Twenty-five of the eliminated positions were open, Hefner said in the memo. It was not immediately clear how many of the cuts came from the company’s magazine business. A Playboy spokesperson declined to comment other than to say “all of our businesses were affected.”

In the filing, the company indicated that it is looking to reduce company-wide expenses by $12 million, up from $10 million which it announced as part of its second quarter financial report. At the time, Playboy reported a $5.2 million net loss for the first half of 2008, down from a $3.4 million net profit during the same period in 2007. First half revenue was $151.9 million, down about 11 percent.

Playboy Enterprises said it will incur a $2 million restructuring charge and will take reserves of approximately $4 million against archival material and a receivable. The $6 million in charges will be accounted for during the third quarter, which ended September 30.

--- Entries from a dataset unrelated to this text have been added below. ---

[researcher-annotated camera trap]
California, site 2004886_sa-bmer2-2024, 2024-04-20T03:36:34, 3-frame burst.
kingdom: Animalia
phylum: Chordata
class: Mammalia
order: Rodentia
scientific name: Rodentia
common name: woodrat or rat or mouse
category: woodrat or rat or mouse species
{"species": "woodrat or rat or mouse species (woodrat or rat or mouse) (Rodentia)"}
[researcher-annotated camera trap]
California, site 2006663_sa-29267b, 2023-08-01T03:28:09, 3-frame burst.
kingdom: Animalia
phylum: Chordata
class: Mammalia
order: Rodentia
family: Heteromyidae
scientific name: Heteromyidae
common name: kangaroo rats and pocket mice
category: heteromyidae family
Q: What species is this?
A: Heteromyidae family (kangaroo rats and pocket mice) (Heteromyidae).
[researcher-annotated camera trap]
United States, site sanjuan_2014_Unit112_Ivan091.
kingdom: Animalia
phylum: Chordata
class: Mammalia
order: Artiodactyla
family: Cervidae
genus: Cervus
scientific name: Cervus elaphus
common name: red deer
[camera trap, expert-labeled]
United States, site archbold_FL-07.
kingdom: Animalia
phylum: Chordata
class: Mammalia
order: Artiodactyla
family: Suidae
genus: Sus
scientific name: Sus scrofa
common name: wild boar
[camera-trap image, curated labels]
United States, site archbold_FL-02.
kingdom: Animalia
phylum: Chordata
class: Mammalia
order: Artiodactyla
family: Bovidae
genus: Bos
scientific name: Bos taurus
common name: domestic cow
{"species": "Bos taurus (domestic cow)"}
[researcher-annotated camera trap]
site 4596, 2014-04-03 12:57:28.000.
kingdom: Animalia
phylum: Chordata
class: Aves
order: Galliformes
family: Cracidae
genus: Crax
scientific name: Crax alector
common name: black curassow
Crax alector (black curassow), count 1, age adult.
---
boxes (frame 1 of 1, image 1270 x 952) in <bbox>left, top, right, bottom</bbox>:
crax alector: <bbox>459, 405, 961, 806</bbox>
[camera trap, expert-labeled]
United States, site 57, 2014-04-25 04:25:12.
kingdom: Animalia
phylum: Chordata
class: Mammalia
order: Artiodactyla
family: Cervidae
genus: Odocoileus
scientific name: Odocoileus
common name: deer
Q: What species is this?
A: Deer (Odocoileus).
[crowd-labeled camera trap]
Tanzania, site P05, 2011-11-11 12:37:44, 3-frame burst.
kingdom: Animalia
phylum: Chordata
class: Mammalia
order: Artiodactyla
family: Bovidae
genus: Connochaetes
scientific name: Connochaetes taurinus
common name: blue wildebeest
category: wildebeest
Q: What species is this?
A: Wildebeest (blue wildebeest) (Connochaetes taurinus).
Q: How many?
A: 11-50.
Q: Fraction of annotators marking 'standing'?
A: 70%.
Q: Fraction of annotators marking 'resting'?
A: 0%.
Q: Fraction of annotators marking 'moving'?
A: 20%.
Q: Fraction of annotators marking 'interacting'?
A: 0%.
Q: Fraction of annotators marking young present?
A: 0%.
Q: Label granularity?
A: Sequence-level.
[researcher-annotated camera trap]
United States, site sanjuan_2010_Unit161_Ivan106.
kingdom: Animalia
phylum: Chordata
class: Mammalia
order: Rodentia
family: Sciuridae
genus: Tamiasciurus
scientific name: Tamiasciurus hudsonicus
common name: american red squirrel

In addition to shutting down its DVD business, some of the cost-saving changes will be to bring the magazine’s pre-production work in-house, outsource newsstand sales for Playboy and its special editions, and “significantly reduce travel and entertainment, as well as premium and overtime,” Hefner wrote in the memo. The company also is looking to expand its digital asset management system.

Playboy is expected to release its third quarter financial results next month. Hefner, according to the memo, expects to report a quarterly loss.